Bearden hired as new director of rabies and animal control
Melissa Bearden has worked around animals for the last 20 years, so it was only fitting she apply for the job of director of the parish’s Rabies and Animal Control Department.
Prior to getting the job, she worked with Abbeville veterinarian Clyde Prejean for four years. Before that, she also worked in Durel’s Pet Shop and for another veterinarian in New Iberia. So when the Police Jury position came open last month, there was no hesitation to apply.
“I have always been around pets,” said Bearden. “Hearing that this job was available, I thought that this job may have my name all over it.
“A person who deals with animals has to have a lot of patience. They have to have respect for animals. Some come in bad shape, while others come in good shape. You have to be caring and also have some iron will to handle 50 and 60 pound dogs.”
The Jeanerette Senior High graduate has been on her new job for only a week, and she’s loving it. The wardens who work for the department all have compassion and respect for the animals, she said.

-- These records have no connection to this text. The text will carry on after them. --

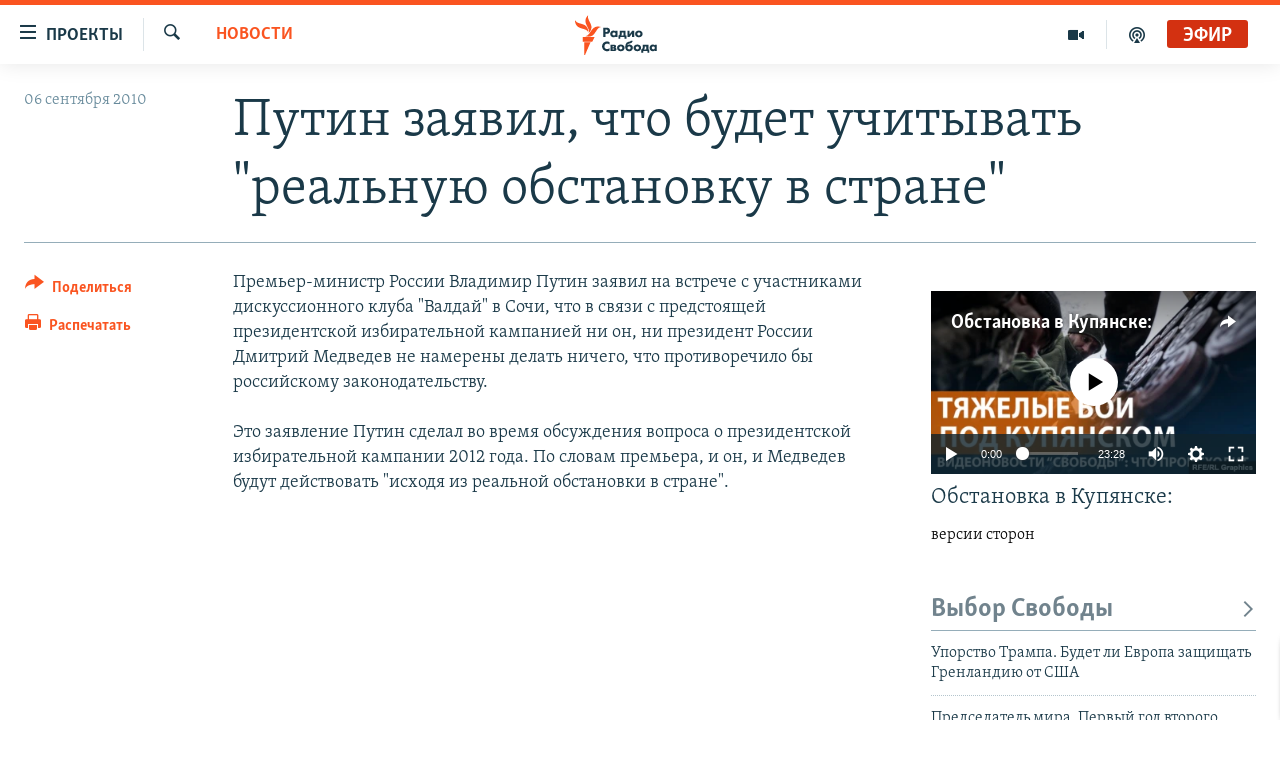

--- FILE ---
content_type: application/x-javascript
request_url: https://www.clarity.ms/tag/riwr7sa5ll
body_size: 892
content:
!function(c,l,a,r,i,t,y){function sync(){(new Image).src="https://c.clarity.ms/c.gif"}"complete"==document.readyState?sync():window.addEventListener("load",sync);a[c]("metadata",(function(){a[c]("set","C_IS","0")}),!1,!0);if(a[c].v||a[c].t)return a[c]("event",c,"dup."+i.projectId);a[c].t=!0,(t=l.createElement(r)).async=!0,t.src="https://scripts.clarity.ms/0.8.47-beta/clarity.js",(y=l.getElementsByTagName(r)[0]).parentNode.insertBefore(t,y),a[c]("start",i),a[c].q.unshift(a[c].q.pop()),a[c]("set","C_IS","0")}("clarity",document,window,"script",{"projectId":"riwr7sa5ll","upload":"https://j.clarity.ms/collect","expire":365,"cookies":["_uetmsclkid","_uetvid","_clck"],"track":true,"lean":true,"content":true,"keep":["msclkid"],"dob":2211});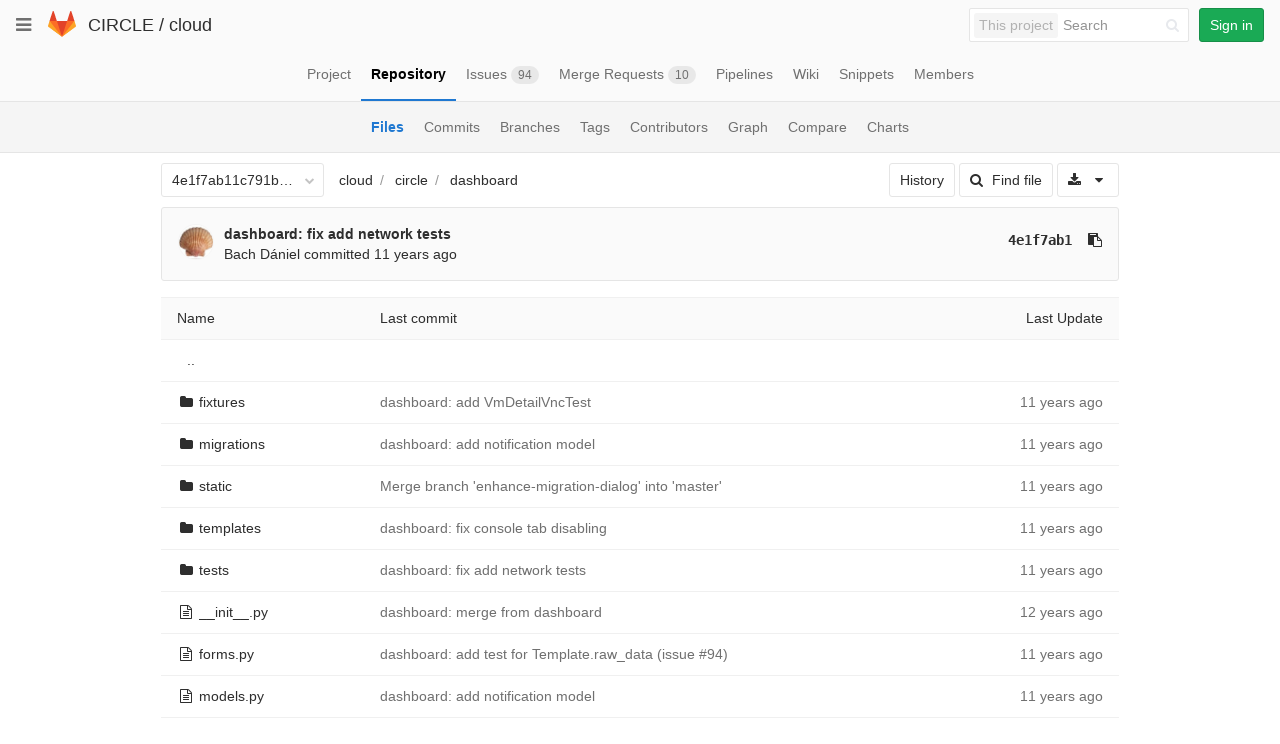

--- FILE ---
content_type: text/javascript; charset=utf-8
request_url: https://git.ik.bme.hu/circle/cloud/refs/4e1f7ab11c791ba36bc96be7c16a327e68d2c3c3/logs_tree/circle/dashboard?_=1769513290901
body_size: 6643
content:
var row = $("table.table_034a7895db6f0f5b3aa776c8b44b827bd0accc54 tr.file_17054545c5bc7d635be3e9f487732e8da5b7fcfc");
row.find("td.tree-time-ago").html('<time class=\"js-timeago\" title=\"Feb 27, 2014 9:14pm\" datetime=\"2014-02-27T20:14:30Z\" data-toggle=\"tooltip\" data-placement=\"top\" data-container=\"body\">Feb 27, 2014<\/time>');
row.find("td.tree-commit").html('<span class=\"str-truncated\">\n<a class=\"tree-commit-link\" href=\"/circle/cloud/commit/c9adb6d258c5383d3e39979c152eda1babdf069e\">dashboard: add VmDetailVncTest<\/a>\n<\/span>\n');


var row = $("table.table_034a7895db6f0f5b3aa776c8b44b827bd0accc54 tr.file_56a9264fc81221c8ae3bb75727069fb7cb2828bc");
row.find("td.tree-time-ago").html('<time class=\"js-timeago\" title=\"Feb 26, 2014 3:24pm\" datetime=\"2014-02-26T14:24:15Z\" data-toggle=\"tooltip\" data-placement=\"top\" data-container=\"body\">Feb 26, 2014<\/time>');
row.find("td.tree-commit").html('<span class=\"str-truncated\">\n<a class=\"tree-commit-link\" href=\"/circle/cloud/commit/c3dcd0753c27c199ec1548afe46067fdcb9f591f\">dashboard: add notification model<\/a>\n<\/span>\n');


var row = $("table.table_034a7895db6f0f5b3aa776c8b44b827bd0accc54 tr.file_a381562afa0e16c5548e829b2f1a659a8c2e7c11");
row.find("td.tree-time-ago").html('<time class=\"js-timeago\" title=\"Mar 3, 2014 1:04pm\" datetime=\"2014-03-03T12:04:22Z\" data-toggle=\"tooltip\" data-placement=\"top\" data-container=\"body\">Mar 03, 2014<\/time>');
row.find("td.tree-commit").html('<span class=\"str-truncated\">\n<a class=\"tree-commit-link\" href=\"/circle/cloud/commit/36cb71a0964b4b307337e00f95bff7629cd2aea7\"> Merge branch \'enhance-migration-dialog\' into \'master\'<\/a>\n<\/span>\n');


var row = $("table.table_034a7895db6f0f5b3aa776c8b44b827bd0accc54 tr.file_7981a4e7e9bdc02180a3c3d1a6b2adf0ba424b1c");
row.find("td.tree-time-ago").html('<time class=\"js-timeago\" title=\"Mar 6, 2014 10:47am\" datetime=\"2014-03-06T09:47:42Z\" data-toggle=\"tooltip\" data-placement=\"top\" data-container=\"body\">Mar 06, 2014<\/time>');
row.find("td.tree-commit").html('<span class=\"str-truncated\">\n<a class=\"tree-commit-link\" href=\"/circle/cloud/commit/5b87d860b6ac5bb7dfc8c6c36bb0c98ac3990faf\">dashboard: fix console tab disabling<\/a>\n<\/span>\n');


var row = $("table.table_034a7895db6f0f5b3aa776c8b44b827bd0accc54 tr.file_04d13fd0aa6f0197cf2c999019a607c36c81eb9f");
row.find("td.tree-time-ago").html('<time class=\"js-timeago\" title=\"Mar 10, 2014 4:38pm\" datetime=\"2014-03-10T15:38:16Z\" data-toggle=\"tooltip\" data-placement=\"top\" data-container=\"body\">Mar 10, 2014<\/time>');
row.find("td.tree-commit").html('<span class=\"str-truncated\">\n<a class=\"tree-commit-link\" href=\"/circle/cloud/commit/4e1f7ab11c791ba36bc96be7c16a327e68d2c3c3\">dashboard: fix add network tests<\/a>\n<\/span>\n');


var row = $("table.table_034a7895db6f0f5b3aa776c8b44b827bd0accc54 tr.file_60ad4f3d2e9b04a9b0a0bb97ab6a8a4c018b785e");
row.find("td.tree-time-ago").html('<time class=\"js-timeago\" title=\"Sep 5, 2013 11:24am\" datetime=\"2013-09-05T09:24:23Z\" data-toggle=\"tooltip\" data-placement=\"top\" data-container=\"body\">Sep 05, 2013<\/time>');
row.find("td.tree-commit").html('<span class=\"str-truncated\">\n<a class=\"tree-commit-link\" href=\"/circle/cloud/commit/bf5e23834a9099fcd9e5c6ad8eea6e7fb403397b\">dashboard: merge from dashboard<\/a>\n<\/span>\n');


var row = $("table.table_034a7895db6f0f5b3aa776c8b44b827bd0accc54 tr.file_ccfc7b2aa6eee2527441c2dabab0065899ec3c2a");
row.find("td.tree-time-ago").html('<time class=\"js-timeago\" title=\"Mar 8, 2014 4:34pm\" datetime=\"2014-03-08T15:34:08Z\" data-toggle=\"tooltip\" data-placement=\"top\" data-container=\"body\">Mar 08, 2014<\/time>');
row.find("td.tree-commit").html('<span class=\"str-truncated\">\n<a class=\"tree-commit-link\" href=\"/circle/cloud/commit/980c92b168e73861a9388fdb9f41f31e7e5535b7\">dashboard: add test for Template.raw_data (issue <\/a><a href=\"/circle/cloud/issues/94\" data-original=\"#94\" data-link=\"false\" data-project=\"11\" data-issue=\"107\" data-reference-type=\"issue\" data-container=\"body\" data-placement=\"bottom\" title=\"Make Template.raw_data read-only for non-superusers\" class=\"gfm gfm-issue has-tooltip tree-commit-link\">#94<\/a><a class=\"tree-commit-link\" href=\"/circle/cloud/commit/980c92b168e73861a9388fdb9f41f31e7e5535b7\">)<\/a>\n<\/span>\n');


var row = $("table.table_034a7895db6f0f5b3aa776c8b44b827bd0accc54 tr.file_85f64e80ba345158acc186d4505f039d4f21420f");
row.find("td.tree-time-ago").html('<time class=\"js-timeago\" title=\"Feb 26, 2014 3:24pm\" datetime=\"2014-02-26T14:24:15Z\" data-toggle=\"tooltip\" data-placement=\"top\" data-container=\"body\">Feb 26, 2014<\/time>');
row.find("td.tree-commit").html('<span class=\"str-truncated\">\n<a class=\"tree-commit-link\" href=\"/circle/cloud/commit/c3dcd0753c27c199ec1548afe46067fdcb9f591f\">dashboard: add notification model<\/a>\n<\/span>\n');


var row = $("table.table_034a7895db6f0f5b3aa776c8b44b827bd0accc54 tr.file_6368df74af5097471d7bcf1fbf1008cb234d083a");
row.find("td.tree-time-ago").html('<time class=\"js-timeago\" title=\"Feb 10, 2014 4:23am\" datetime=\"2014-02-10T03:23:26Z\" data-toggle=\"tooltip\" data-placement=\"top\" data-container=\"body\">Feb 10, 2014<\/time>');
row.find("td.tree-commit").html('<span class=\"str-truncated\">\n<a class=\"tree-commit-link\" href=\"/circle/cloud/commit/fda521abd04f2e498cb7f31bbd1f277025752849\">dashboard: list groups, group users<\/a>\n<\/span>\n');


var row = $("table.table_034a7895db6f0f5b3aa776c8b44b827bd0accc54 tr.file_85580c85feb703d19d919fdee28cedb452850eac");
row.find("td.tree-time-ago").html('<time class=\"js-timeago\" title=\"Mar 1, 2014 5:15pm\" datetime=\"2014-03-01T16:15:38Z\" data-toggle=\"tooltip\" data-placement=\"top\" data-container=\"body\">Mar 01, 2014<\/time>');
row.find("td.tree-commit").html('<span class=\"str-truncated\">\n<a class=\"tree-commit-link\" href=\"/circle/cloud/commit/e97539b6bd11a6cf511d244757645ee94c95faa9\">dashboard: move tx-confirm token to path parameter<\/a>\n<\/span>\n');


var row = $("table.table_034a7895db6f0f5b3aa776c8b44b827bd0accc54 tr.file_23d3e949762568fab2ae87eccc786a1f8a2c7597");
row.find("td.tree-time-ago").html('<time class=\"js-timeago\" title=\"Mar 9, 2014 11:57pm\" datetime=\"2014-03-09T22:57:05Z\" data-toggle=\"tooltip\" data-placement=\"top\" data-container=\"body\">Mar 09, 2014<\/time>');
row.find("td.tree-commit").html('<span class=\"str-truncated\">\n<a class=\"tree-commit-link\" href=\"/circle/cloud/commit/f2ad812f391113873cadf03a75c8e349de2adeed\">dashboard: restrict lease views to superuser<\/a>\n<\/span>\n');


gl.utils.localTimeAgo($('.js-timeago', 'table.table_034a7895db6f0f5b3aa776c8b44b827bd0accc54 tbody'));

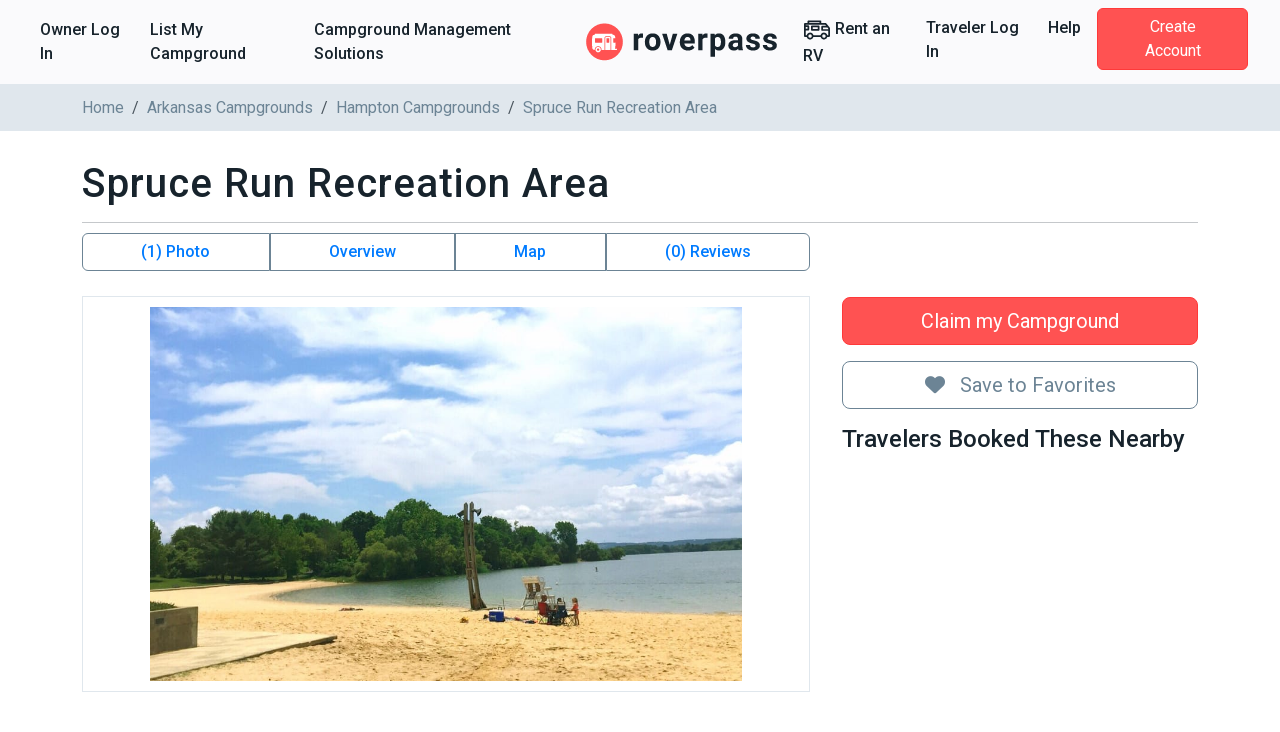

--- FILE ---
content_type: text/html; charset=utf-8
request_url: https://www.google.com/recaptcha/api2/aframe
body_size: 151
content:
<!DOCTYPE HTML><html><head><meta http-equiv="content-type" content="text/html; charset=UTF-8"></head><body><script nonce="Gch7s_PeXfpId_RvdkCuzg">/** Anti-fraud and anti-abuse applications only. See google.com/recaptcha */ try{var clients={'sodar':'https://pagead2.googlesyndication.com/pagead/sodar?'};window.addEventListener("message",function(a){try{if(a.source===window.parent){var b=JSON.parse(a.data);var c=clients[b['id']];if(c){var d=document.createElement('img');d.src=c+b['params']+'&rc='+(localStorage.getItem("rc::a")?sessionStorage.getItem("rc::b"):"");window.document.body.appendChild(d);sessionStorage.setItem("rc::e",parseInt(sessionStorage.getItem("rc::e")||0)+1);localStorage.setItem("rc::h",'1769036146186');}}}catch(b){}});window.parent.postMessage("_grecaptcha_ready", "*");}catch(b){}</script></body></html>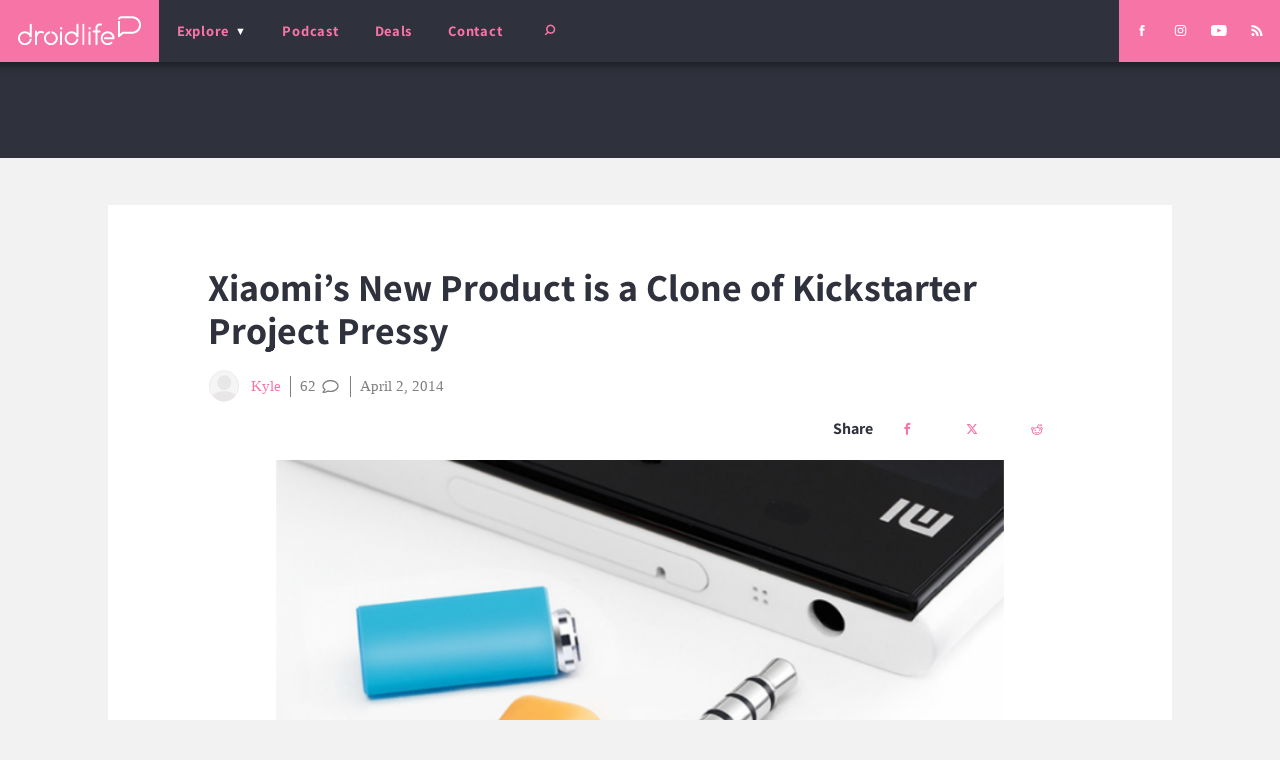

--- FILE ---
content_type: image/svg+xml
request_url: https://www.droid-life.com/wp-content/themes/droidlife/dist/images/avatar_4684e448.svg
body_size: 56
content:
<svg width="32" height="35" viewBox="0 0 32 35" version="1.1" xmlns="http://www.w3.org/2000/svg" xmlns:xlink="http://www.w3.org/1999/xlink"><title>Avatar</title><defs><ellipse id="path-1" cx="15.968" cy="17.454" rx="15.968" ry="16.744"/></defs><g id="Symbols" stroke="none" stroke-width="1" fill="none" fill-rule="evenodd"><g id="Icon/Profile-Avatar"><g id="Profile-Image-Icon"><mask id="mask-2" fill="#fff"><use xlink:href="#path-1"/></mask><use id="Mask" stroke="#ECE9E9" fill="#F6F5F5" xlink:href="#path-1"/><path d="M31.042 34.757c.304 0 .308 0 0 0H1.838c-.305 0-.308 0 0 0h29.204z" id="Rectangle-12" fill="#E8E7E7" mask="url(#mask-2)"/><ellipse id="Oval-2" fill="#E8E7E7" mask="url(#mask-2)" cx="16.234" cy="13.827" rx="7.718" ry="8.093"/><ellipse id="Oval-3" fill="#E8E6E6" mask="url(#mask-2)" cx="16.5" cy="35.873" rx="16.5" ry="12.837"/></g></g></g></svg>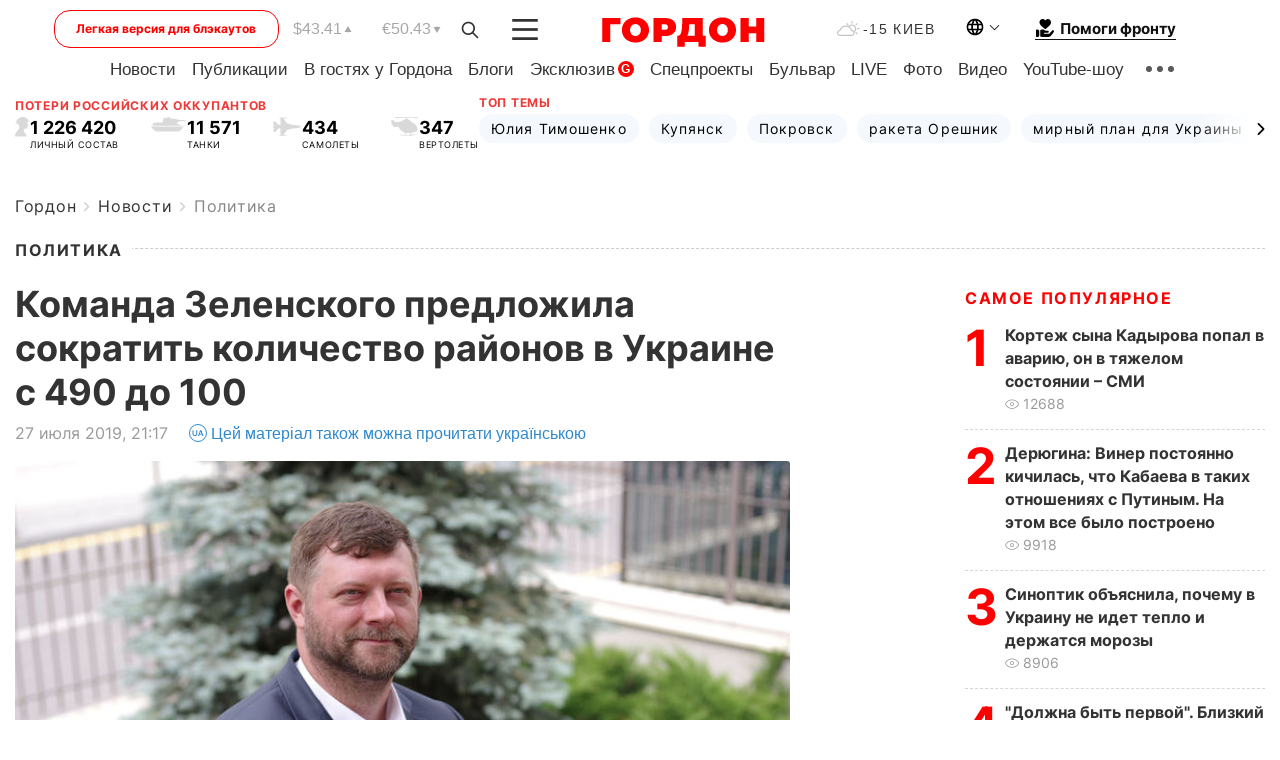

--- FILE ---
content_type: text/html; charset=utf-8
request_url: https://www.google.com/recaptcha/api2/aframe
body_size: 271
content:
<!DOCTYPE HTML><html><head><meta http-equiv="content-type" content="text/html; charset=UTF-8"></head><body><script nonce="W3xXURVNT40GJDGYjcWewA">/** Anti-fraud and anti-abuse applications only. See google.com/recaptcha */ try{var clients={'sodar':'https://pagead2.googlesyndication.com/pagead/sodar?'};window.addEventListener("message",function(a){try{if(a.source===window.parent){var b=JSON.parse(a.data);var c=clients[b['id']];if(c){var d=document.createElement('img');d.src=c+b['params']+'&rc='+(localStorage.getItem("rc::a")?sessionStorage.getItem("rc::b"):"");window.document.body.appendChild(d);sessionStorage.setItem("rc::e",parseInt(sessionStorage.getItem("rc::e")||0)+1);localStorage.setItem("rc::h",'1768756982510');}}}catch(b){}});window.parent.postMessage("_grecaptcha_ready", "*");}catch(b){}</script></body></html>

--- FILE ---
content_type: application/javascript; charset=utf-8
request_url: https://fundingchoicesmessages.google.com/f/AGSKWxWOMujZQKITksJS3iUj-raY3iSFsW8s0Lmwl5VQnCi9QgFBg0z0adl7NS60v8tN_wlQI9Y9wngAKMRdx7cwO5iOexcVGYTZvY84JNJjacTtX_n7IG7M-7RNlHEHcdR9ia_0X7jQGnZMUVAl-sNNgT92Gy0Y9QL8st0cgSMdNlf_B1iJ1-yM1D9cQOm0/_/advertbuttons__728x90px_/banner/virtuagirl/am/ads./google-ad?
body_size: -1290
content:
window['973797a0-c109-4f37-a757-e459b397d6b3'] = true;

--- FILE ---
content_type: image/svg+xml
request_url: https://gordonua.com/user/img/pl-i.svg
body_size: -179
content:
<svg width="80" height="80" viewBox="0 0 80 80" fill="none" xmlns="http://www.w3.org/2000/svg">
<circle cx="40" cy="40" r="40" fill="#EF3A3A"/>
<path d="M60 40L30 57.3205L30 22.6795L60 40Z" fill="white"/>
</svg>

One of her first projects as the new supervisor was taking inventory and cleaning the office of rabies and control which is located off of La. 14 between Nunez and Kaplan. She is also having to deal with the department being understaffed.
Despite those challenges, Bearden is enjoying her job because of her cliental - animals. She is not afraid to clean cages and handle 50 pound dogs.
“Poop does not bother me,” she said. “Being here is a unique situation. One example of that is what happened this week. The dog owners came in with their dog and the dog was 15 years old. I knew of the dog because of working at Prejean’s. They wanted to put her down because it was time. They had to make that difficult decision. As a public servant, we put her down. They took her home to bury her. It is situations like that make it tough.”
The rabies and animals control shelter is what Bearden decribed as a “kill” shelter. If an animal is picked up roaming the streets of the parish and brought to the shelter, the animal will remain alive in the shelter anywhere from four days to a week. The animal (either a cat or dog) is fed and cared for in that time period. If no one claims that animal, the animal is put down. They are placed in a gas chamber. Bearden said in the near future, the department will be using injections to put down animals instead of the gas chamber.
The first time she witnessed an animal being put down brought a small tear to her eyes.
“It is part of my job and I wanted to see it,” she said. “I had a tear not because what I had to do. I had a tear because of the situation that brought the animal here. The lack of responsibility on the pet owner.”
It is not uncommon for pet owners to get tired of their animal and bring it to the animal control office. If a pet is pregnant, a pet owner may get overwhelmed and drop off the dog or cat at the shelter. When that occurs, the pet has a date with the gas chamber in the next week.
That, she said, is what upsets her the most about putting animals down. Most people just get tired of their animals or the pet owner does not have time to care for the pet, so they bring it to the animal control department.
The control department can house up to 60 dogs. Dogs are brought to the control department either after the police or sheriff department pick up the animal because the owner broke a law dealing with the pet. A warden could also find a stray animal.
A pet is also brought to the department after it bites someone. The animal has to be tested for rabies and the tests are paid for by the pet owner.
The rabies and animal control department is not an adoption center, she said.